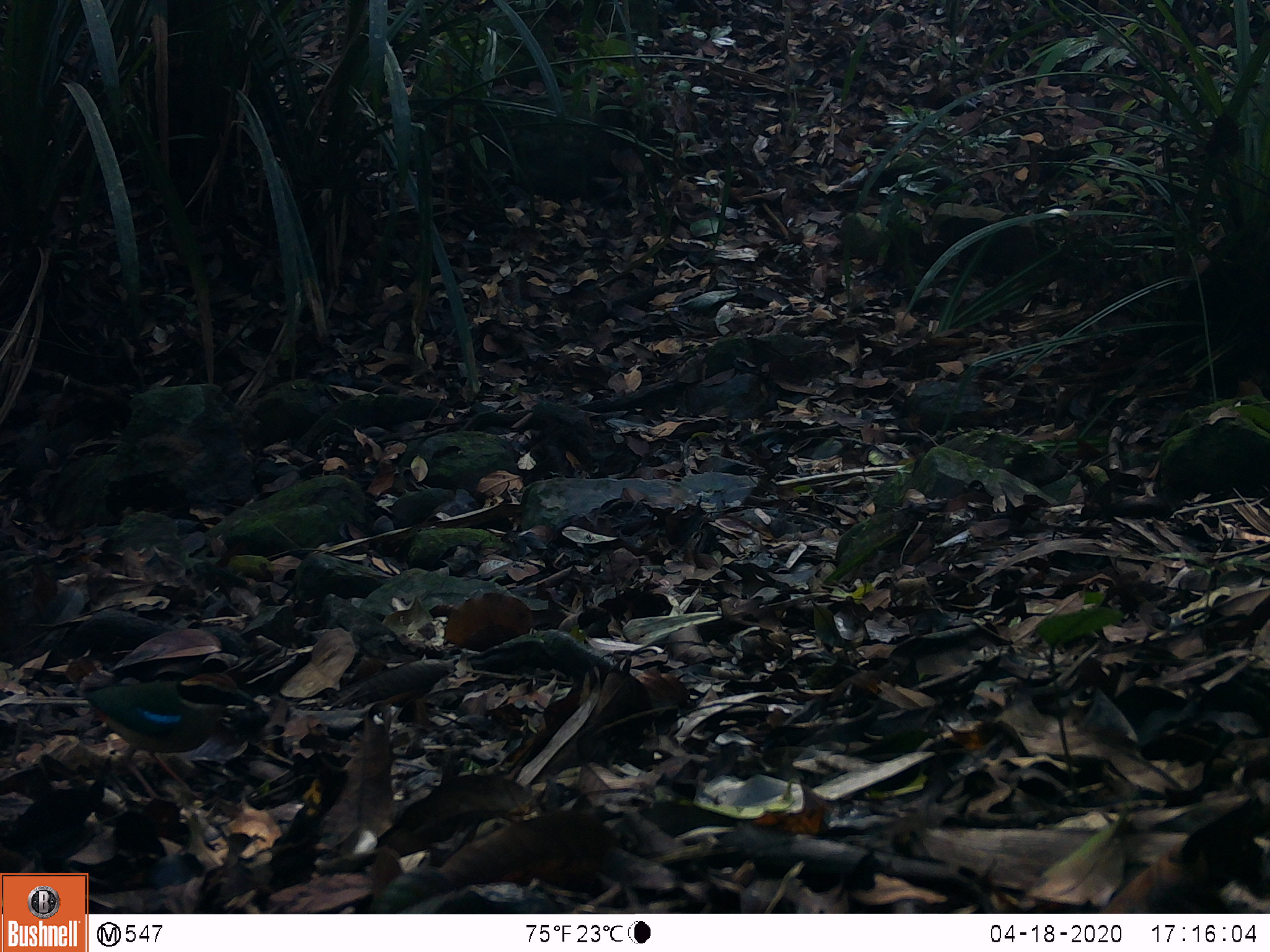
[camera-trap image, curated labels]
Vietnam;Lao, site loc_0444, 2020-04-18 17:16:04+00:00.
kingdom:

Your assignment:
Reproduce the lines above exactly, please, but not the pictures in them.

Finished exercise:
[camera-trap image, curated labels]
Vietnam;Lao, site loc_0444, 2020-04-18 17:16:04+00:00.
kingdom:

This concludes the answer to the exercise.